The storage system features a whole range of power electronics to improve the entire system’s cost and availability. In addition, the racks can be controlled individually, offering a modular approach for optimal system utilization. By separately managing the racks rather than the whole packs, Huawei says it can increase the charge and discharge capacity by around 15% compared to a solution that relies on a centralized battery management system. On top of that, it can manage the mismatch between packs much better and determine the state-of-charge at high granularity. And that improves the lifetime of the battery.
In an array of, let’s say, 100 MW, Huawei says there is an advantage of arranging inverters, substations, and storage containers in blocks of 8.8 MW each. “If you were to cluster it around blocks of 100 MW, for example, you would need a lot of low-voltage cabling,” says Subramanian. He continues to explain that even with Huawei’s bipolar DC transmission system, it is better to use medium-voltage cabling for long-distance transmission to save on transmission losses and cable costs. So instead of having one substation and all the inverters and storage in one place, Huawei says it is better to have 12 substations and inverters cluster in a field of 100 MW.
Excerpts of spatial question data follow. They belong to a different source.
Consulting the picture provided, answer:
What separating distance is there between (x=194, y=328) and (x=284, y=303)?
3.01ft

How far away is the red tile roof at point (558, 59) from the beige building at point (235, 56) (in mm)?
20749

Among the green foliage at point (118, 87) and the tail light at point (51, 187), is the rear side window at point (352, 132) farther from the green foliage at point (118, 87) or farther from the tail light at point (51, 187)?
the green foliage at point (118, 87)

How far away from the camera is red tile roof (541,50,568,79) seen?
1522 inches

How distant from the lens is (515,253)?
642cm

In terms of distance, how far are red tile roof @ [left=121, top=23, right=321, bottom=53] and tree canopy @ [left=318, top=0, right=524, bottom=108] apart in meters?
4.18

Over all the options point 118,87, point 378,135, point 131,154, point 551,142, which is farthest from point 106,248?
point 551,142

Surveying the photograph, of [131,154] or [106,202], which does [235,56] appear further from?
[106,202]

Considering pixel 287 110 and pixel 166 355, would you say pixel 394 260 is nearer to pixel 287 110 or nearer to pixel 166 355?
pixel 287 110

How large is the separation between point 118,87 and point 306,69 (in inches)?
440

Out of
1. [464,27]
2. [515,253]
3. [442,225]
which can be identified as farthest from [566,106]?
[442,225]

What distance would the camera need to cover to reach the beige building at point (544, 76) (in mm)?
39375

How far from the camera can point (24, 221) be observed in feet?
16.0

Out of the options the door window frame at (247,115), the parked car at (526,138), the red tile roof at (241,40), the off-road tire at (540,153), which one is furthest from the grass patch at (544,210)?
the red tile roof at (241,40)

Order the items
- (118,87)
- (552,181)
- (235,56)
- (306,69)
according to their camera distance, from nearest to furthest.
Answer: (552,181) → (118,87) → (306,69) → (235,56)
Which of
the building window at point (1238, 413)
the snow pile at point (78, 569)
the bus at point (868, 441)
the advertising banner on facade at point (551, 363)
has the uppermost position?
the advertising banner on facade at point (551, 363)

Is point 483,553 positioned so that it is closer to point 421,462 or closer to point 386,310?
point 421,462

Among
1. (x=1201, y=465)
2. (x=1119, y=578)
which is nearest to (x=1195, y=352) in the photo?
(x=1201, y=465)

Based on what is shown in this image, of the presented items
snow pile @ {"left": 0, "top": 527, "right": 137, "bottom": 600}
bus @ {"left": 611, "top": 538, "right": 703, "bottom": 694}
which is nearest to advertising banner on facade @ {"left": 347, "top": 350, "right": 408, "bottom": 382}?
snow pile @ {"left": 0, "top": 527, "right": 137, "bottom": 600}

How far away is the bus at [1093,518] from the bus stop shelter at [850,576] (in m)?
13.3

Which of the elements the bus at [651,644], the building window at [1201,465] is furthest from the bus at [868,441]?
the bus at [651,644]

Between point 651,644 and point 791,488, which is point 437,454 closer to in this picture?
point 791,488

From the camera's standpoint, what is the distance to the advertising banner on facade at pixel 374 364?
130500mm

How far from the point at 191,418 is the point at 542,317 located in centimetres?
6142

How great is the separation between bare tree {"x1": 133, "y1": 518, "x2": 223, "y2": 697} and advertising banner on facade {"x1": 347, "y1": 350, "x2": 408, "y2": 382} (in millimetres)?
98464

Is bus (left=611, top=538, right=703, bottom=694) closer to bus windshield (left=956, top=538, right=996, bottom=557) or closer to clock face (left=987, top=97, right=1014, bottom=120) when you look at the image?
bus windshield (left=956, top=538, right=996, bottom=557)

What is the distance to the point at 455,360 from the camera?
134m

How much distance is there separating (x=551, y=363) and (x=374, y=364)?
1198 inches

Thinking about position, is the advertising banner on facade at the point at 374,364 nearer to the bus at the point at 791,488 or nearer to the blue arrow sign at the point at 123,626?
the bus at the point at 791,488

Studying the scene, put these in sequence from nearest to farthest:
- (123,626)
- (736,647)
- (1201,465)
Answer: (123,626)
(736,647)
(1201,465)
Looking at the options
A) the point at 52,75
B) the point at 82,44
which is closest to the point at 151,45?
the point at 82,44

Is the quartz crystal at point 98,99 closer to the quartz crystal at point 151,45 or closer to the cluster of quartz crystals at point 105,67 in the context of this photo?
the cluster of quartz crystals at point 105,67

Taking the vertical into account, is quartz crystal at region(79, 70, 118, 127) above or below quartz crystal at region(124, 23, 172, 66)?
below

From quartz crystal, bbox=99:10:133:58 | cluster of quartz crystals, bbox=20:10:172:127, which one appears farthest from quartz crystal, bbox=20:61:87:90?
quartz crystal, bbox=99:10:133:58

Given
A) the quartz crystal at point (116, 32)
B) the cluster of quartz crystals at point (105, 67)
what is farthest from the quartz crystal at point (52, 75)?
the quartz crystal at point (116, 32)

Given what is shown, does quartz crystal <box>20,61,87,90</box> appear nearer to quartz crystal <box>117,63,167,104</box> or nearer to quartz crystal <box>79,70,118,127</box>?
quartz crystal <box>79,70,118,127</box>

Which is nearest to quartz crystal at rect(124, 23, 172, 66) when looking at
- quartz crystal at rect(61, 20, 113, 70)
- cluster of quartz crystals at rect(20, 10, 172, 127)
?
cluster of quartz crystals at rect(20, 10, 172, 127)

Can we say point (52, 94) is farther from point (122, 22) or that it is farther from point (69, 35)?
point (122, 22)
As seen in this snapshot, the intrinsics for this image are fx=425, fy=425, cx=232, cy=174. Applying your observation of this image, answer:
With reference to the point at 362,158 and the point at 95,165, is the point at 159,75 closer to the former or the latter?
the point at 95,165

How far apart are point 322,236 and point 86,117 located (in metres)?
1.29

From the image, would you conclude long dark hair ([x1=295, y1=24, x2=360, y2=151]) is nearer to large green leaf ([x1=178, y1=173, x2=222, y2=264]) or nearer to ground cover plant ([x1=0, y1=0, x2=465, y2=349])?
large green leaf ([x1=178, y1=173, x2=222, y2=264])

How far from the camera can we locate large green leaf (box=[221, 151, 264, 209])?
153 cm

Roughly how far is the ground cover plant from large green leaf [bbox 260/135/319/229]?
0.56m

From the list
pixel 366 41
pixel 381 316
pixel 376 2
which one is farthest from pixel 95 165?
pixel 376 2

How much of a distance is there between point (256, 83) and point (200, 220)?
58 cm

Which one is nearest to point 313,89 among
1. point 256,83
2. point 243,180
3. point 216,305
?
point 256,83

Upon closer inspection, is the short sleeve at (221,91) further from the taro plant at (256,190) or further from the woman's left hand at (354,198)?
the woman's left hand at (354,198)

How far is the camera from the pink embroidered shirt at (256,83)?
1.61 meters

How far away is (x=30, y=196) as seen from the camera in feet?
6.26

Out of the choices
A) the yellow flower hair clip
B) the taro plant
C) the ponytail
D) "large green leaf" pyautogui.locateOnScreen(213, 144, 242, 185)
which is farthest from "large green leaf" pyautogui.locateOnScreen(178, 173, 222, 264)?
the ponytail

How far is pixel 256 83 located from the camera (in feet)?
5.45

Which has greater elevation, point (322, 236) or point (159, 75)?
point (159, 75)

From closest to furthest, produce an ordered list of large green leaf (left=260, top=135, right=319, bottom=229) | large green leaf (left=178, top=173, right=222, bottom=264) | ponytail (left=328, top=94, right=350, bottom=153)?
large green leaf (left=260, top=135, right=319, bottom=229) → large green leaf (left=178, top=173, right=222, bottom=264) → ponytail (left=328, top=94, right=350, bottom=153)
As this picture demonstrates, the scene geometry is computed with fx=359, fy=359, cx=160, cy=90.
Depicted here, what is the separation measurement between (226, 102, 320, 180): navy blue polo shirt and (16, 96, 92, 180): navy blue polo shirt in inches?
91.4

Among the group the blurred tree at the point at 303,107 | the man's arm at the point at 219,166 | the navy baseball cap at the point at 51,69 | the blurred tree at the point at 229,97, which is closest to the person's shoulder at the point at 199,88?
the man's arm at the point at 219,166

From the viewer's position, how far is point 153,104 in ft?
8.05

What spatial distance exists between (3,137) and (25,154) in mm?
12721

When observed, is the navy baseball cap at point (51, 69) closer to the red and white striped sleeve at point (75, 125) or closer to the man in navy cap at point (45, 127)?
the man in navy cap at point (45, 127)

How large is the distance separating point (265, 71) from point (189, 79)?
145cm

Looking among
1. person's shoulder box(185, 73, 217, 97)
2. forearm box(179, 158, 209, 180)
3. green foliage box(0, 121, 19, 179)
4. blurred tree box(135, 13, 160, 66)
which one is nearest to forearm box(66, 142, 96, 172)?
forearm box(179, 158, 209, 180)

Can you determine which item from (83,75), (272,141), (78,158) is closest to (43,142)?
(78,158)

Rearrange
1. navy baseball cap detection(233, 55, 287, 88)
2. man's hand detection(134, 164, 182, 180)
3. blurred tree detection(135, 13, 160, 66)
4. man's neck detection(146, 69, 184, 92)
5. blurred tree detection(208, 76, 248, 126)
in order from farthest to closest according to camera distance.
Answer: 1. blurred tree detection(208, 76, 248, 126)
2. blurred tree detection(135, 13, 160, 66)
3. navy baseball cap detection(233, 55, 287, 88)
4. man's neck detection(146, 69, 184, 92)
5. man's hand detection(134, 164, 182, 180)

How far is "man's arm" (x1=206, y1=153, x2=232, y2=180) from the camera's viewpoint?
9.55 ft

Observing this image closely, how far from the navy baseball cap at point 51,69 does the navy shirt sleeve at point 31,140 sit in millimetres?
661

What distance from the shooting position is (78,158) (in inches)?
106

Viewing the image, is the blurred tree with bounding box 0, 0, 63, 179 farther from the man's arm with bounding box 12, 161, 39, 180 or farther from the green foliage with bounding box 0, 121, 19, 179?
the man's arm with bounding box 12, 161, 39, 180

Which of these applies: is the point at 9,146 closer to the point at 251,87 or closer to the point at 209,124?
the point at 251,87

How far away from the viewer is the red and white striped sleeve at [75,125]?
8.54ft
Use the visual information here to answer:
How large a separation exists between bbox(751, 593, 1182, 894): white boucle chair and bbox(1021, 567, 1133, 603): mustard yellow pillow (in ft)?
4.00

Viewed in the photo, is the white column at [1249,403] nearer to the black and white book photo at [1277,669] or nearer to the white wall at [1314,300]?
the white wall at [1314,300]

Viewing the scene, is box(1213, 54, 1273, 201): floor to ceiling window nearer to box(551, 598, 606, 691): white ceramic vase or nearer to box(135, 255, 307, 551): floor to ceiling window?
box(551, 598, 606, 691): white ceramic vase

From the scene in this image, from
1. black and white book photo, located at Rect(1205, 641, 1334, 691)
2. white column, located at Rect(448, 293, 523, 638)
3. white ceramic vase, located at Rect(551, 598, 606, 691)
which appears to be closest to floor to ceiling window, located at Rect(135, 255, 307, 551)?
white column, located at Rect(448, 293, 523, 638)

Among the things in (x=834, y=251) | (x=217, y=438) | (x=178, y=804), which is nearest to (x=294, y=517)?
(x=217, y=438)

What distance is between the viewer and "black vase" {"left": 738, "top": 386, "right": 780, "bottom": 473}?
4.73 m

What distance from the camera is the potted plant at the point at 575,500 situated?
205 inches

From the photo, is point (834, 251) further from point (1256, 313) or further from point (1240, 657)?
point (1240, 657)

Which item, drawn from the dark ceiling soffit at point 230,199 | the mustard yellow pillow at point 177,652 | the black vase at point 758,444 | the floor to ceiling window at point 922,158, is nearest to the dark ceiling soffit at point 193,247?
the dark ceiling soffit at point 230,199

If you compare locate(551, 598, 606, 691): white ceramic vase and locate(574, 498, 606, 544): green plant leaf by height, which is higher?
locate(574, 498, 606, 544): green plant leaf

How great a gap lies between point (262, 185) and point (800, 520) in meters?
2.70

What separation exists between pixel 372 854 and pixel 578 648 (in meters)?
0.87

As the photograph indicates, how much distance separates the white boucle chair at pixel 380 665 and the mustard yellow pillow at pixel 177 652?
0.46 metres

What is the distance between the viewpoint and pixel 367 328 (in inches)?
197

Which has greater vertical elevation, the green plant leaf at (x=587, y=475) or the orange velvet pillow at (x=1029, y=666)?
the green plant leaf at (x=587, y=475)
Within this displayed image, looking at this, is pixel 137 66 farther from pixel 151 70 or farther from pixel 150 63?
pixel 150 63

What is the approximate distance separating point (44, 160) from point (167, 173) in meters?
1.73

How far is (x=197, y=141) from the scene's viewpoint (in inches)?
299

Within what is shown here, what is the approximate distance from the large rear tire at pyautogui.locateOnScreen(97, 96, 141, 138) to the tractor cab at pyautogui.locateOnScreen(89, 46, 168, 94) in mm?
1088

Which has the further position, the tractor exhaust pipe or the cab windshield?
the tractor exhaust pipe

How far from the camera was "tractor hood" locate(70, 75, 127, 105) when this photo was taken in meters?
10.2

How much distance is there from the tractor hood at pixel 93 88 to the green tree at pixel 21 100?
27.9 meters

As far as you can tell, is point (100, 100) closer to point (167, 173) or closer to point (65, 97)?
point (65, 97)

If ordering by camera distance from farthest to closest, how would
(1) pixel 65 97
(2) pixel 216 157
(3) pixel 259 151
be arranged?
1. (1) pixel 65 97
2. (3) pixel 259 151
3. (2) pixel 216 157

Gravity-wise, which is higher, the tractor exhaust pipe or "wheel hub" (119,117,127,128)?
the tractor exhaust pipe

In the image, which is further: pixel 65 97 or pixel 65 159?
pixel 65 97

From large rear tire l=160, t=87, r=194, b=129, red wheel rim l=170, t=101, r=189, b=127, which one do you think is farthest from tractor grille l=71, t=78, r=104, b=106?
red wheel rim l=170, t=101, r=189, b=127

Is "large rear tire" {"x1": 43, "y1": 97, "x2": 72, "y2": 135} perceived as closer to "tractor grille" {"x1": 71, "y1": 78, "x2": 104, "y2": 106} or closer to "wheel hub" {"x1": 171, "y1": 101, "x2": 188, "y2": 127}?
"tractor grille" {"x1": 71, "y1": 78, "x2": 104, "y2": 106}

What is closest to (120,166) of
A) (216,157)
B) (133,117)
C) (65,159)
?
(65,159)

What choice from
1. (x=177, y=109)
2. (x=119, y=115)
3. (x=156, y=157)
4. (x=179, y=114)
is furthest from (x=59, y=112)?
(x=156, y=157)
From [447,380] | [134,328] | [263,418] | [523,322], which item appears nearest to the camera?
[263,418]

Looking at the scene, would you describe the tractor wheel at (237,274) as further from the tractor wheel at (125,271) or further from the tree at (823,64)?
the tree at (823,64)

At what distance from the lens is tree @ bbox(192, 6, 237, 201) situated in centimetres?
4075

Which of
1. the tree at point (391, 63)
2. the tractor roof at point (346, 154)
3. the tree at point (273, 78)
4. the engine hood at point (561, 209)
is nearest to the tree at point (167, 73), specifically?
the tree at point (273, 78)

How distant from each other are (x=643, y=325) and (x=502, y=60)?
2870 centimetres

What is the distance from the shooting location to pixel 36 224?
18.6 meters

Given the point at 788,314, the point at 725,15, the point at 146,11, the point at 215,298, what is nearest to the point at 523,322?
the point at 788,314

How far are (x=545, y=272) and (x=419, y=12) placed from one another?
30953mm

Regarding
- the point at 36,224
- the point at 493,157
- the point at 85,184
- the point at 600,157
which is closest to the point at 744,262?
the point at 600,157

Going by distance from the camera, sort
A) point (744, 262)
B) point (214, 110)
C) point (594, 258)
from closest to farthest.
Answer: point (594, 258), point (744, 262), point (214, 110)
Another highlight of the new solution is the ability to supply virtual inertia. Inertia in an electric system is a power system’s ability to compensate for sudden voltage drops and subsequent frequency deviations. If the load in a network is not perfectly aligned with the supply, the system’s voltage drops, decreasing the frequency. When the rate of change of a frequency deviation becomes too large – less than half a Hertz is enough – the network’s security system is triggered, and whole parts of a power grid will be islanded, causing widespread power outages. In a traditional power system, the large rotors inside thermal generators can compensate for the effect to some degree as the large rotor is subject to physical inertia and won’t change its rotational speed very suddenly.
When a power system features more than 30% of power electronics interfaced generation methods, there could be a risk of too little inertia being left in the grid to compensate for very sudden load changes. Therefore, in preparation for assuming the position as the mainstream power source, Huawei gave its inverters the ability to supply virtual inertia.
Though real inertia comes instantaneously, it is good enough to supply the voltage, and hence frequency, injection within one second. “Already we see a market for this grid stability application in Ireland, and the United Kingdom, but also in Finland and the Nordics, and in Australia,” says Subramanian. He believes these abilities could become mandatory requirements in other markets in the near future.